Highlight skills you picked up and refined during your gap

Study the job listing for this, or typical tasks/skills required for the job, and really ask yourself, “what is this potential employer looking for in filling this role?” See what skills you've picked up and refined during your time off with real world experience that make you a great candidate for the job.

Keep it short

Know what you are going to say and where your end point is. This sort of goes for all interview questions, but it's really key here. You want to exude confidence in your response, and trailing off, rambling, etc. will weaken your position.

Keep in mind: you have more potential than proof at this point

I really want to stress this: employers know that young people graduating college have more potential than work history at this point. Taking time off whether by choice or due to the current state of the world doesn't change the reality that you and your peers are in the same boat. Do not beat yourself up for lack of experiencing or not have a job secured the day you graduate. Instead, focus on what you can bring to the table: a good attitude and eagerness to get the job done. When I first started working, that's what I would always lead with. People want to help young people who have those qualities.

How to get a job after graduation

Whether you are looking for a job after graduation, or later on in your career, the best way to get a job is always through your existing network. Ask your family, friends, former professors, etc. if they know of anyone you could meet with in your desired industry.

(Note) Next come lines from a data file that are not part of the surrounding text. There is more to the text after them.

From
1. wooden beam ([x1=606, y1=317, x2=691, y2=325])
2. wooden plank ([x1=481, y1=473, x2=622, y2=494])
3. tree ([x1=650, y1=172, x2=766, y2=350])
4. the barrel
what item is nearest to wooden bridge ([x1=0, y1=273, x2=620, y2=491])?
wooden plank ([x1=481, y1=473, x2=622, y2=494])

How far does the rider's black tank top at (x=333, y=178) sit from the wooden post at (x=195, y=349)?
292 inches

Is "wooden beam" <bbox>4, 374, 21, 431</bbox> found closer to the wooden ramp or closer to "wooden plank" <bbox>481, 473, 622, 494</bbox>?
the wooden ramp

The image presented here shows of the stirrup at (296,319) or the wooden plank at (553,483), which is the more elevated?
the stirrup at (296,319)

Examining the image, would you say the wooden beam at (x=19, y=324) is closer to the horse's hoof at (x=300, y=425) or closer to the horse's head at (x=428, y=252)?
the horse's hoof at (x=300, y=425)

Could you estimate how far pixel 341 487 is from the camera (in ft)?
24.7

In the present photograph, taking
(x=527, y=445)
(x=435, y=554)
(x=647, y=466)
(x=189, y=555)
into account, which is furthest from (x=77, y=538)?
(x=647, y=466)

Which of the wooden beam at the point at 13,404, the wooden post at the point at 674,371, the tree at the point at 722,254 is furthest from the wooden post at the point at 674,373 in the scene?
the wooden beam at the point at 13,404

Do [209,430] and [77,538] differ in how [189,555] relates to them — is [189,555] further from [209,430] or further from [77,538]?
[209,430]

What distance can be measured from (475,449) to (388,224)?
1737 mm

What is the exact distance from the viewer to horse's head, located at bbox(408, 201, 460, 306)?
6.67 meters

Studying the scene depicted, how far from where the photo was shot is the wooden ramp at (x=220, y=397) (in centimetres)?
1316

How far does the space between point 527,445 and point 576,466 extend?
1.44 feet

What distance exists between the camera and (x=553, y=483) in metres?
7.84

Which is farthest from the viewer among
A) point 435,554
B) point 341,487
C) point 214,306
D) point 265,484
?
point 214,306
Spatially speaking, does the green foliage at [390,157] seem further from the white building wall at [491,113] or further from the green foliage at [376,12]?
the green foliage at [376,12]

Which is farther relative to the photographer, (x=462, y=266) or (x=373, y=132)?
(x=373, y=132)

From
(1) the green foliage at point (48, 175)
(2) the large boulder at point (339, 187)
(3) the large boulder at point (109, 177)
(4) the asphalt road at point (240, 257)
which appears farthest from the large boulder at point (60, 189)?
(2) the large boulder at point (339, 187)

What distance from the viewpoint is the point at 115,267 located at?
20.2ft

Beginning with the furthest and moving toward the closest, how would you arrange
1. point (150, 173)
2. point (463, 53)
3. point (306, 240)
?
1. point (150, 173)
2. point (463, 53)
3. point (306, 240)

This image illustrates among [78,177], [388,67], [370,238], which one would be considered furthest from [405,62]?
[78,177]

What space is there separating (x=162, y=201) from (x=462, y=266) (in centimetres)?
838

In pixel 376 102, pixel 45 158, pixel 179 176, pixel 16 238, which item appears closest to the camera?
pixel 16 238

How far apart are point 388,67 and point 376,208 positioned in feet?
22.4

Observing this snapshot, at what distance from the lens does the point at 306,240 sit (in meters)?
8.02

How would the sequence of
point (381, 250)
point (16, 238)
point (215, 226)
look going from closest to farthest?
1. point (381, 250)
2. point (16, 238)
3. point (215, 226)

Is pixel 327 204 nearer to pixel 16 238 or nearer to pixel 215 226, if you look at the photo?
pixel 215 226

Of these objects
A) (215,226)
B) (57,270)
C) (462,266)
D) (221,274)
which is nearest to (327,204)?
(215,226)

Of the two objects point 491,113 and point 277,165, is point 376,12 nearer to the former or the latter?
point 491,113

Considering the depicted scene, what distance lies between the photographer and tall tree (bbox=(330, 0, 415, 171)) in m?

Invite people out for coffee or lunch or a virtual coffee date. Make sure you practice good etiquette here: if meeting in person, always pay for what they are having as a thank you for their time (in business, the general rule is if you invite someone out for a meeting, you pick up the tab). If it's virtual, take note of any quirks the person may have shared and send them a “saw this and it made me think of our conversation” gift or article. And in either case, always send a thank you email or text for their time.